Question for Ms. Brothers and her “horse-loving” brethren: Ever dropped a horse in a “claiming race,” thereby putting that “family member” up for sale? Thought so. And can you identify the whereabouts of all your past “family members”? Didn’t think so. And to say you “fear for them” after you yourselves have willfully and unnecessarily put them in harm’s way is but another in a long line of obscenities.
“Compared to approximately 55 training or racing fatalities per month in the U.S. (1.86 per 1,000 starts), there are nearly 3,300 human deaths per month due to automobile accidents. … It turns out that it is actually safer to race our horses than it is to drive our children on the roads…”
First, your number – 55 – is woefully understated; it’s more like 155. As to comparing racehorse kills with automobile deaths, I’d wager that even those children you speak of would grasp the absurdity.
“One of the arguments against racing that I’ve heard is that people can accept injuries in human athletes since they choose to compete, but race horses are forced to race—it’s not their choice.

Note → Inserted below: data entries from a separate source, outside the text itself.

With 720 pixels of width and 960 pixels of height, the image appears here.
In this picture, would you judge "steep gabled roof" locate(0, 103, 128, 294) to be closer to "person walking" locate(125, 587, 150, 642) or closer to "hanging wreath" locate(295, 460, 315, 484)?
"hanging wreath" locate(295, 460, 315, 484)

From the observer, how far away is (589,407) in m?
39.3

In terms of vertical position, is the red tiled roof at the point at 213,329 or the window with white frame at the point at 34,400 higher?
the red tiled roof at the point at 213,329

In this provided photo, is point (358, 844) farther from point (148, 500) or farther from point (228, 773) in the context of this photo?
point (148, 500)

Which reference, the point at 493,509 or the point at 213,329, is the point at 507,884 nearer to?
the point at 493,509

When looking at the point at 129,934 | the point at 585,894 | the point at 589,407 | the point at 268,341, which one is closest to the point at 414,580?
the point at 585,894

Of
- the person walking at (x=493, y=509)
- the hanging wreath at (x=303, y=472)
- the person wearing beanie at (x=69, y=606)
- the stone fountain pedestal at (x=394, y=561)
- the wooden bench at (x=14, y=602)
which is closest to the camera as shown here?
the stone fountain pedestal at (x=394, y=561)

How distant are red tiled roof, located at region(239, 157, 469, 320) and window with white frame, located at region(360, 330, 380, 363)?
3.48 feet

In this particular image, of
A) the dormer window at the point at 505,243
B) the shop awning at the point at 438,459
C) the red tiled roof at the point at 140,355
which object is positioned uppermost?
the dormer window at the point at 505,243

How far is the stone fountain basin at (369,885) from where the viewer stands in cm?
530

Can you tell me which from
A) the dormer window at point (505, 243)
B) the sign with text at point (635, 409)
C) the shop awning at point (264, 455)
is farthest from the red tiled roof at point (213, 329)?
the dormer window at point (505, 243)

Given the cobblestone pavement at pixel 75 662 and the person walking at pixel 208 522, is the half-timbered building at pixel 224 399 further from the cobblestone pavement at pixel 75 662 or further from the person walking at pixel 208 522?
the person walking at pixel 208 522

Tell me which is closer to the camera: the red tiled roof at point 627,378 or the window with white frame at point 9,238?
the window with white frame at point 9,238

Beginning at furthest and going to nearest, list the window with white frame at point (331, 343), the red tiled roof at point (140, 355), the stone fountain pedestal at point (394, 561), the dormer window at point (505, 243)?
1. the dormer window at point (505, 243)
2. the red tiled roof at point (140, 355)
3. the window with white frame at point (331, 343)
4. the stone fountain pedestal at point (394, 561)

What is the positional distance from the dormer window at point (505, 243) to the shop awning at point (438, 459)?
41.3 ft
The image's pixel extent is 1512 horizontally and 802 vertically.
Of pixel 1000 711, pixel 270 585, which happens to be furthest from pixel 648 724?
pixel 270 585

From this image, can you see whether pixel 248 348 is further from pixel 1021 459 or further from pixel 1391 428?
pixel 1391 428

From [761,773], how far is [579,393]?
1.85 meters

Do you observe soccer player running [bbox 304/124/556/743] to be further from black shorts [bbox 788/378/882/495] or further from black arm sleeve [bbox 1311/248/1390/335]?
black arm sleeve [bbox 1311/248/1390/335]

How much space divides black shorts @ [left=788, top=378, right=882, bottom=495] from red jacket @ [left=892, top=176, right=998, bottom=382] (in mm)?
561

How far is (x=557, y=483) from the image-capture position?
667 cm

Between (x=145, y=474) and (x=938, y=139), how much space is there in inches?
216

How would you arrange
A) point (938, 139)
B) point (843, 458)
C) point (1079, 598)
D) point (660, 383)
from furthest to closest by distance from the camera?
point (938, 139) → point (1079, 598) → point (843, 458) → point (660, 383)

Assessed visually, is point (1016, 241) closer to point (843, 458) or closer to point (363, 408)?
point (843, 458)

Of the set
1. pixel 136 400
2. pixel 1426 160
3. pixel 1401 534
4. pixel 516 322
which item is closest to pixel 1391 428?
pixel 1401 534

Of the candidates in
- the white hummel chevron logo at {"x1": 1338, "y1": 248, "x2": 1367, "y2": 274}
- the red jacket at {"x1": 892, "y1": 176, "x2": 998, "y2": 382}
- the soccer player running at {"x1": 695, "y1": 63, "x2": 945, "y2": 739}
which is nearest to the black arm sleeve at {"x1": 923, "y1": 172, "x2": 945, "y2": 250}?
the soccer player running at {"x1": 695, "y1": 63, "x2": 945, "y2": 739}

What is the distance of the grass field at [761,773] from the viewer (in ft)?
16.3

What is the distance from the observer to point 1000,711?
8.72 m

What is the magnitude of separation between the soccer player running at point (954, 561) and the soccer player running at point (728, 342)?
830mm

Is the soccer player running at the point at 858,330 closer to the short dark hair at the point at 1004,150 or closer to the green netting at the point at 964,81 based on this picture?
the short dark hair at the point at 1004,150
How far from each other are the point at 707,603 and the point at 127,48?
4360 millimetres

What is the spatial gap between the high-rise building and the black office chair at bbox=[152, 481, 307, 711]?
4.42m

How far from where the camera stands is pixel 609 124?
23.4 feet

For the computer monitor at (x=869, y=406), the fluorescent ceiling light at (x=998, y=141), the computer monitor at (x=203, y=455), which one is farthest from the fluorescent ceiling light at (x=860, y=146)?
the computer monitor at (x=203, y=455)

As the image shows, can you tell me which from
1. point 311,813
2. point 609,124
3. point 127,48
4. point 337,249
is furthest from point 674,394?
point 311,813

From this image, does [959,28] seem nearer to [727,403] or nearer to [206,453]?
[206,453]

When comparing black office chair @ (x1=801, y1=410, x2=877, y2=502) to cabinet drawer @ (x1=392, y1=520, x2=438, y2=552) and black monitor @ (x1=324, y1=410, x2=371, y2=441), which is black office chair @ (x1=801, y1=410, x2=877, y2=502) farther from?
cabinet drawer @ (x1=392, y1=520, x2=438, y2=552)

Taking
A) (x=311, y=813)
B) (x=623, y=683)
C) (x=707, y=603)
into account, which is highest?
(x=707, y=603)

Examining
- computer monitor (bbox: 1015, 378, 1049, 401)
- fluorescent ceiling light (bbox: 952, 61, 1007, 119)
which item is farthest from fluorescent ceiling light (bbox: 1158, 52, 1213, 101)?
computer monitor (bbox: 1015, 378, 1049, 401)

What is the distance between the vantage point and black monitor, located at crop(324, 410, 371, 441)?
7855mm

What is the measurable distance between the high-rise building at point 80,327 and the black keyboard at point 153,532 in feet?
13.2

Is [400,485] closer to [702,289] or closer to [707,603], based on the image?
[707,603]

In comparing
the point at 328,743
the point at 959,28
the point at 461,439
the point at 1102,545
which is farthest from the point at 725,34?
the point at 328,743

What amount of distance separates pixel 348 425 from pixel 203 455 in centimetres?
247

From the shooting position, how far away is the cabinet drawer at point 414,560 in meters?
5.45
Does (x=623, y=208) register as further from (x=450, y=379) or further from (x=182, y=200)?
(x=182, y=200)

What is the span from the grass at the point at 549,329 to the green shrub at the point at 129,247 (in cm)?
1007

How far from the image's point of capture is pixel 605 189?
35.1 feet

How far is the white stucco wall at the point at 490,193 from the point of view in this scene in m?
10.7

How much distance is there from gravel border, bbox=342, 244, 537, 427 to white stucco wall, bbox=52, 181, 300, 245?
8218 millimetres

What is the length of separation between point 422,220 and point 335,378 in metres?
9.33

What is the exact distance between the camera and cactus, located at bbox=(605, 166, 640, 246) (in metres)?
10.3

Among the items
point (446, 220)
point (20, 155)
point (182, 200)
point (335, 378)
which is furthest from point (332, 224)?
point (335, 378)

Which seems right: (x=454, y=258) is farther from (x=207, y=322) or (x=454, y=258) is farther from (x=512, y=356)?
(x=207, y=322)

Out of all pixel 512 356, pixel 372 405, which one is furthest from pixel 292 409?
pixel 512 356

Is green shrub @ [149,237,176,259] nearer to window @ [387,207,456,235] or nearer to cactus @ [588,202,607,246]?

Any horseman reading this can confirm that this is not even possible! … If a horse does not want to race there is no amount of persuasion that will change that horse’s mind. I’ve seen horses that don’t want to race—and we don’t race them! Not every thoroughbred is born with racing on their mind but the vast majority of them are… … Our horses that race, love to race, and we love to watch them—even help them—achieve their best form.”
And finally, this:
“People haven’t domesticated horses, dogs and cats, they’ve domesticated themselves.”
Your capacity for perversion is truly dizzying, Ms. Brothers. Again, I refer to the dictionary: “domesticate: to train or adapt (an animal or plant) to live in a human environment and be of use to humans.” Tamed by man for man, including, of course, your precious horses. To paraphrase Forrest Gump, stupid is as stupid writes.